Forum Discussion
george_daly_105
Nimbostratus
NimbostratusProblem with iRule to reject mail based on SMTP response
Trying (and failing) to get this iRule working. The aim is that when a client connects and the server response contains (or starts with) 554 the BigIP sends a message back to the client and drops the connection. Have applied this iRule to one of our SMTP virtuals but it isn't doing much.

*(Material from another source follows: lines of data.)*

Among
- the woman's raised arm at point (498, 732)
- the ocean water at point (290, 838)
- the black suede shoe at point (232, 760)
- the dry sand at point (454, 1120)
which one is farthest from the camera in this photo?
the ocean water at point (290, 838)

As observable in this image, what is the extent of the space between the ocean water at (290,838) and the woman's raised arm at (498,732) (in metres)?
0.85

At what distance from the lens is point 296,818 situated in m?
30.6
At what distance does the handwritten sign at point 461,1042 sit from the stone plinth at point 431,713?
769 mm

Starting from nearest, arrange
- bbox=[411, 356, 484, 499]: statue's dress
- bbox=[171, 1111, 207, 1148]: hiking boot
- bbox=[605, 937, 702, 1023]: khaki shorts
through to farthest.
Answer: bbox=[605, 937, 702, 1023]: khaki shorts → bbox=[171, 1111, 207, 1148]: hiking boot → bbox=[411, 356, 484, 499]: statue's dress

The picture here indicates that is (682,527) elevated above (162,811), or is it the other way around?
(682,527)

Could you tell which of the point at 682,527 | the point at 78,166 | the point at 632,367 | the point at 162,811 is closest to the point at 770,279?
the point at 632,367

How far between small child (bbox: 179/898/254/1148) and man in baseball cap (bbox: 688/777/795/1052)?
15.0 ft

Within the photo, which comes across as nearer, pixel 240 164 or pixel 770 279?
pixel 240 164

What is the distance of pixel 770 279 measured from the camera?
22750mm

Eventually we want to log the source IPs and then use that log to blackhole further connection attempts but at the moment I'm just trying to prove the basic concept works!
Newbie iRule:
when SERVER_CONNECTED {
TCP::collect 16
}
when SERVER_DATA {
set sdata [TCP::payload]
if { $sdata contains "554" } {
TCP::respond "550 Message Rejected - Too much spam\r\n"
TCP::release
TCP::close
drop
return
}
}
when SERVER_CLOSED {
TCP::release
}
Any suggestions much appreciated!!
Cheers,
George
george_daly_105Thanks Jo :-)
I've tried using the suggested code, still not working and no logfile is created in /var/log - where is the logfile supposed to be created?
Thanks,
George- george_daly_105Ah I can see the log entries in /var/log/ltm, cool.
Looks like our SMTP servers are replying with their HELO banner and the 554 response isn't generated until after the client sends RCPT_TO, I'll play with the iRule and update when its working.